The smallest allowed tree contains exactly two nodes connected by one edge. Each node's farthest node is simply the other endpoint. Implementations that assume at least three nodes can fail here. The diameter-based approach handles this naturally because the two nodes are themselves the diameter endpoints.

Multiple Farthest Nodes

In a star-shaped tree, the center has several leaves at the same maximum distance. The problem allows returning any valid farthest node. When distA[node] == distB[node], the implementation chooses A, which satisfies the requirement.

Extremely Deep Tree

A chain containing 100,000 nodes produces a recursion depth of 100,000 if recursive DFS is used. That would overflow the call stack in both Python and many Go environments.
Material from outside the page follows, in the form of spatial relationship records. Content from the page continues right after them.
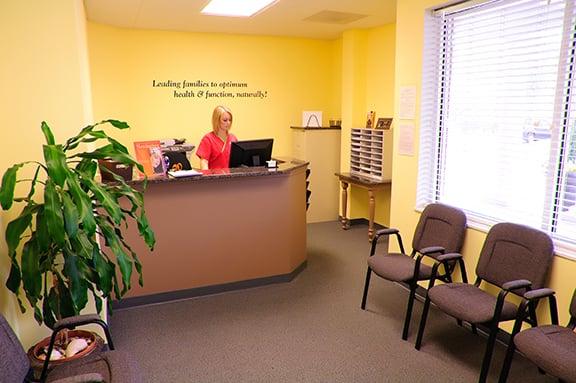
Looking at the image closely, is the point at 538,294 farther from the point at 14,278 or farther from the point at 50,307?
the point at 14,278

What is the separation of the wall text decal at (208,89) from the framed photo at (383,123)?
1612 mm

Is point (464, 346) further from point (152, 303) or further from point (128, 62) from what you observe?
point (128, 62)

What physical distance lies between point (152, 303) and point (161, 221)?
0.69 meters

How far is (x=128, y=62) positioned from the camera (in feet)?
17.0

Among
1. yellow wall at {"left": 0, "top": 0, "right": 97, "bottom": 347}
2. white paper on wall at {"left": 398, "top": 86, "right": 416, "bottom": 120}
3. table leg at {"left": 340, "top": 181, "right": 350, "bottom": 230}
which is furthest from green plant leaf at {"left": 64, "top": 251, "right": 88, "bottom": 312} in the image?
table leg at {"left": 340, "top": 181, "right": 350, "bottom": 230}

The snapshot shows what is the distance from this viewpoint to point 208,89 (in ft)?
18.2

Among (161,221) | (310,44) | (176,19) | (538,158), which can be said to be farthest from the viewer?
(310,44)

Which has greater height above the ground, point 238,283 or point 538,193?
point 538,193

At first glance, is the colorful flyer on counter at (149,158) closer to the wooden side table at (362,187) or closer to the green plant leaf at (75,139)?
the green plant leaf at (75,139)

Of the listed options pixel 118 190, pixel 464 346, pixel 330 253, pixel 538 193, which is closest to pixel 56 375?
pixel 118 190

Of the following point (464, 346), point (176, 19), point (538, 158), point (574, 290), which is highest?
point (176, 19)

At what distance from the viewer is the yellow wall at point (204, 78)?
16.8ft

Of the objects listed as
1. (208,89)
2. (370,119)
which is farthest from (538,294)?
(208,89)

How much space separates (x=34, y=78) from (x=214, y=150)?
2009 mm
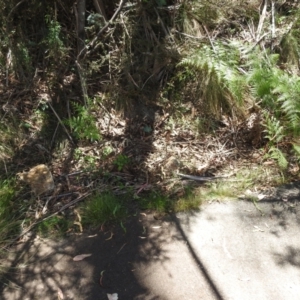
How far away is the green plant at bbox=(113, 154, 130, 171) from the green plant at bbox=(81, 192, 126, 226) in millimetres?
489

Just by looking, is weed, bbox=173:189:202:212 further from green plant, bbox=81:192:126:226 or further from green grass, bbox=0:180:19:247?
green grass, bbox=0:180:19:247

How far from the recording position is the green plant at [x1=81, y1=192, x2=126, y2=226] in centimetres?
365

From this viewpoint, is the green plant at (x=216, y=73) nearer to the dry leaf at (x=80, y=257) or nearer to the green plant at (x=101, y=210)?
the green plant at (x=101, y=210)

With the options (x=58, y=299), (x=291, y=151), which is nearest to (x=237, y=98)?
(x=291, y=151)

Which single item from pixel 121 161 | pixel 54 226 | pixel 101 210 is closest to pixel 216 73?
pixel 121 161

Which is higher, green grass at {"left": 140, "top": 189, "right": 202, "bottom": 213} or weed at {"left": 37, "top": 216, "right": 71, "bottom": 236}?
green grass at {"left": 140, "top": 189, "right": 202, "bottom": 213}

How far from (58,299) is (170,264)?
1.03 meters

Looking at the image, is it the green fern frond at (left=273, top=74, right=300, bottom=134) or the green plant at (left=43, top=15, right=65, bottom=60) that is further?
the green plant at (left=43, top=15, right=65, bottom=60)

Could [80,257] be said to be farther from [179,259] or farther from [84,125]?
[84,125]

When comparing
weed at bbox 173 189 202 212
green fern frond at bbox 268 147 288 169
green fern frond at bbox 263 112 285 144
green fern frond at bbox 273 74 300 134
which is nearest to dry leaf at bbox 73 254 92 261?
weed at bbox 173 189 202 212

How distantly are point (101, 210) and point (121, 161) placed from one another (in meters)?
0.74

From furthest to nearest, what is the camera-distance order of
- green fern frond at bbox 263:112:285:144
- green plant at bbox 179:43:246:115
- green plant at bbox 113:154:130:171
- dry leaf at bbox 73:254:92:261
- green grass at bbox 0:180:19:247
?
green plant at bbox 179:43:246:115
green plant at bbox 113:154:130:171
green fern frond at bbox 263:112:285:144
green grass at bbox 0:180:19:247
dry leaf at bbox 73:254:92:261

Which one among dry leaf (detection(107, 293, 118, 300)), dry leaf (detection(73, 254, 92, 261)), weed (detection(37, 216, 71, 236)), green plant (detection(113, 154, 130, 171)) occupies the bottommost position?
dry leaf (detection(107, 293, 118, 300))

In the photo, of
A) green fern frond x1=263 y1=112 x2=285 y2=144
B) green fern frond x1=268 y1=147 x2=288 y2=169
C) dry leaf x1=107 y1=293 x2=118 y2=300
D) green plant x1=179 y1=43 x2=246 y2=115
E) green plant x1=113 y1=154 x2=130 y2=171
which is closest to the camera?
dry leaf x1=107 y1=293 x2=118 y2=300
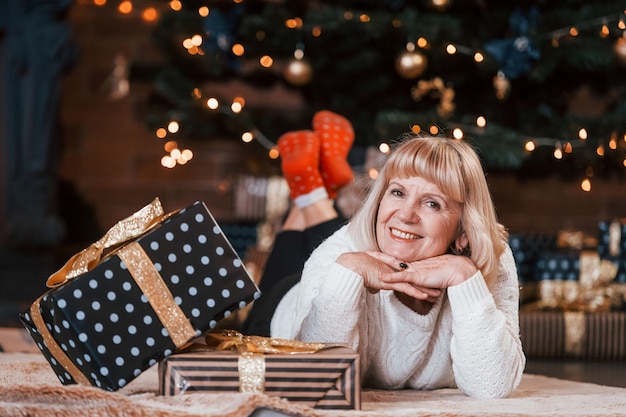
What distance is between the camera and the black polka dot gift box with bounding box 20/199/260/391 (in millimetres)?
1088

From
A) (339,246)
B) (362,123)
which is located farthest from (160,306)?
(362,123)

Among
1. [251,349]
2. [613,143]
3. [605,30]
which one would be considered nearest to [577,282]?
[613,143]

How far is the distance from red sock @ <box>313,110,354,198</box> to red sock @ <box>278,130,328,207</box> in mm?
37

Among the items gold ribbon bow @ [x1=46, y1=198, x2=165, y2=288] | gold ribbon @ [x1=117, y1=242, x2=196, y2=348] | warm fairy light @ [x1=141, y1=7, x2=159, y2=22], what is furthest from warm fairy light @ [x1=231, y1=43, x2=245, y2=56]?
gold ribbon @ [x1=117, y1=242, x2=196, y2=348]

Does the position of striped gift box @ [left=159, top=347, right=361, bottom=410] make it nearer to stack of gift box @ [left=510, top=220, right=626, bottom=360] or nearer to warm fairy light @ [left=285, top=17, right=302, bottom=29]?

The implementation uses iterative DFS with an explicit stack, ensuring it works safely within the constraints.

Diameter Endpoint Ties

Some trees have multiple valid diameter pairs. The algorithm may discover any one of them depending on traversal order. This is completely fine because the theorem guarantees that for any chosen diameter endpoints A and B, one of them is a farthest node from every vertex. Therefore the correctness does not depend on finding a specific diameter pair.